🔄 GENESIS FEEDBACK LOOP - COMPLETE
Issue: Genesis Issue #4 - Feedback loop incomplete Status: ✅ FIXED Session: 318 - THE ARCHITECT Priority: P0 - GENESIS PROTOCOL COMPLETION
THE PROBLEM
Genesis could generate code, but execution results were NOT feeding back to improve future code generation. This created a one-way pipeline instead of a learning loop:
❌ BEFORE (Incomplete):
Generate Code → Execute → Done (no learning)
The feedback loop was BROKEN - executions happened but results weren't used to: - Update pattern confidence - Capture learnings from failures - Feed successful code back to corpus - Improve future generations
THE SOLUTION
We completed the feedback loop by creating feedback_loop_integration.py that:
- Executes generated code with quality gates
- Calculates quality scores from execution results
- Updates pattern confidence (successful patterns promoted, failures downweighted)
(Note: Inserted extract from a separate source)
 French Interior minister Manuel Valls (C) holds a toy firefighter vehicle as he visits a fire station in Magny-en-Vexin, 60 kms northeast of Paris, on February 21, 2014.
- Captures learnings from errors and failures
- Feeds successful code back to corpus for future retrieval
- Records feedback metrics for continuous improvement
✅ NOW (Complete):
Generate → Execute → Learn → Update Confidence → Generate Better
↑ ↓
└────────────────── FEEDBACK LOOP ─────────────────┘
ARCHITECTURE
Core Component: GenesisFeedbackLoopIntegration
Location: api/lib/genesis/feedback_loop_integration.py
Key Components:
- GenesisExecutor - Executes code with quality gates
- GenesisLearner - Captures learnings from failures
- FeedbackLoop - Generic feedback tracking
- CorpusManager - Stores successful patterns in Weaviate
- SelfCodingProtocol - Updates pattern confidence in Neo4j
Feedback Flow
# 1. Generate code (via cognitive fusion or Qwen)
generation_metrics = GenerationMetrics(
generation_id="unique_id",
prompt="Create a FastAPI endpoint...",
generated_code="...",
language="python",
model_used="cognitive_fusion"
)
# 2. Execute with feedback
feedback_metrics = await execute_with_feedback(generation_metrics)
# 3. Results automatically:
# - Update pattern confidence
# - Capture learnings
# - Feed back to corpus
# - Improve future generations
Quality Score Calculation
The quality score combines multiple factors:
- Execution success (40%) - Did the code run without errors?
- Quality gate passed (30%) - Did it pass validation (security, style, best practices)?
- No validation errors (20%) - Were there any quality issues?
- Execution efficiency (10%) - How fast did it execute?
Range: 0.0 - 1.0 (higher is better)
Pattern Confidence Updates
Successful execution + high quality → Confidence UP (boost by quality_score * 0.1)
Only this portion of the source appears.